OpenAI launches o1, models that reason before answering
OpenAI introduces o1-preview and o1-mini, two models designed to spend more time on internal reasoning. The company is targeting math, science, and programming, although the launch comes with usage limits and missing features.
OpenAI introduced o1-preview and o1-mini on Thursday, a new family of models that uses more compute to reason before generating a response. The development matters because it shifts part of AI's improvement away from model size and toward the time spent solving each problem.
The company had previewed this line of research under the codename Strawberry. Its first commercial result does not replace GPT-4o: it is designed for tasks where a fast answer matters less than a well-formed solution, such as a complex math problem, a scientific query, or debugging code.

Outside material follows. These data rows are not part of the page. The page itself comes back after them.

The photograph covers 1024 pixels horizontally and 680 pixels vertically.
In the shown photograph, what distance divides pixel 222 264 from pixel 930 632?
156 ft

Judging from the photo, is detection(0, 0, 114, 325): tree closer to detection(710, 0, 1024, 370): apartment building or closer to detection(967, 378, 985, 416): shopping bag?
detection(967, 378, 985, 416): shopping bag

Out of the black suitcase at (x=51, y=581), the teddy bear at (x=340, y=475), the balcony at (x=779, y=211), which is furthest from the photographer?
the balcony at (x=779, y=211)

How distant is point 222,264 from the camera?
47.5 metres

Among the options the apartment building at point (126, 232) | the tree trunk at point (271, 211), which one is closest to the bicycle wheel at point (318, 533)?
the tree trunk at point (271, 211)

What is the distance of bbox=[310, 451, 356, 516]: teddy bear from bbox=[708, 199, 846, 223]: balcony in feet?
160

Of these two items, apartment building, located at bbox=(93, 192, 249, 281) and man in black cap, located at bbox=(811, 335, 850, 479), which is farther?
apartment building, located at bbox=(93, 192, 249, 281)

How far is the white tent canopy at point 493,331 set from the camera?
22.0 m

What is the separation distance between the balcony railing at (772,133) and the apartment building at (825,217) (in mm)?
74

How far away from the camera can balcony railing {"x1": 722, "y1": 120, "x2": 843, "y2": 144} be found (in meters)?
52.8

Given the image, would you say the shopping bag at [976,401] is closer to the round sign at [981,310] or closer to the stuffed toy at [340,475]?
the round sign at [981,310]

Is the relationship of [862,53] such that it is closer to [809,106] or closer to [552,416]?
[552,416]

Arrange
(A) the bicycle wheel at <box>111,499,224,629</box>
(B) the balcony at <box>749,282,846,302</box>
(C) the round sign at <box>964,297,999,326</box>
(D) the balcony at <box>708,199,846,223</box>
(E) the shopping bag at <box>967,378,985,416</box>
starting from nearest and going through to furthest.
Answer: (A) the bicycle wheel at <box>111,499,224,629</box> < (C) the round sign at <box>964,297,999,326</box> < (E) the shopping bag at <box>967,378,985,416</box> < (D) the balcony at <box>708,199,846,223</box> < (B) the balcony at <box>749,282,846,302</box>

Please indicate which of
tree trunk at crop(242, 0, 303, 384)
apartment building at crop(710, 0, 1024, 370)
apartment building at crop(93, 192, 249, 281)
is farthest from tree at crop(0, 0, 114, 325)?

Taking more time before answering
Conventional language models generate text by predicting, one word at a time, what the most likely continuation should be. o1 adds a longer internal reasoning phase. During training, OpenAI used reinforcement learning, a technique that rewards strategies leading to a correct answer and penalizes mistakes.
As a result, the model can try different approaches, detect when one does not work, and correct itself before delivering its final answer. That does not mean it understands a problem like a person or makes every response correct. It does change how it handles tasks that require chaining together several logical steps.
OpenAI does not show users the model's full chain of thought. Instead, the interface may display a brief indication of the process while the model works and then deliver the answer. That is an important precaution: internal reasoning should not be mistaken for a verifiable demonstration. In math, research, or professional work, the answer still needs human review and comparison against independent sources or calculations.
Better results on math and coding tests
The company accompanied the launch with results that capture o1's goal. On a qualifying exam for the International Mathematical Olympiad, GPT-4o correctly solved 13% of the questions, while o1 reached 83%, according to OpenAI. In Codeforces programming competitions, the model ranked in the 89th percentile.
These tests do not measure intelligence as a whole or guarantee the same performance in real-world work. But they highlight a known weakness of generative assistants: they can confidently explain an incorrect solution when a problem requires maintaining logical consistency across many steps. o1's advance lies precisely in reducing that failure in structured domains.
o1-preview is the new series' more capable general-purpose version. It is available today to ChatGPT Plus and Team subscribers, with an initial limit of 30 messages per week. It is also coming to the API for developers who meet OpenAI's access requirements.
The second version, o1-mini, focuses on programming and STEM subjects—the acronym for science, technology, engineering, and mathematics. OpenAI offers it as a faster alternative that is 80% cheaper than o1-preview: it costs $3 per million input tokens and $12 per million output tokens, compared with $15 and $60, respectively, for o1-preview. A token is a unit of text that models use to process and generate language.
More capability, but fewer features than GPT-4o
The launch has clear limitations. In ChatGPT, o1-preview and o1-mini still lack tools already common in GPT-4o, such as web browsing, file uploads, and image analysis. They are also slower: that pause is not an accidental flaw but the cost of devoting more resources to reasoning.
This means choosing a model based on the task. For drafting, summarizing a document, or keeping a conversation moving quickly, GPT-4o will remain the more practical option in many cases. For solving a difficult technical exercise, reviewing a programming strategy, or exploring a scientific hypothesis, o1 may justify the wait and the higher price.
OpenAI has also evaluated this family under its framework for advanced-risk preparedness. The company classifies o1-preview as presenting medium risk in capabilities related to chemical, biological, radiological, and nuclear threats, and applies specific safeguards to those queries. It is a sign that more capable reasoning does not just improve useful answers: it also requires raising the bar for safety evaluation before access is expanded.
The first version of o1 is therefore less a universal assistant than a bet on models that know when to stop and work through a problem. Its evolution will depend on whether OpenAI can extend that reasoning to more tools and tasks without turning every everyday query into a costly wait.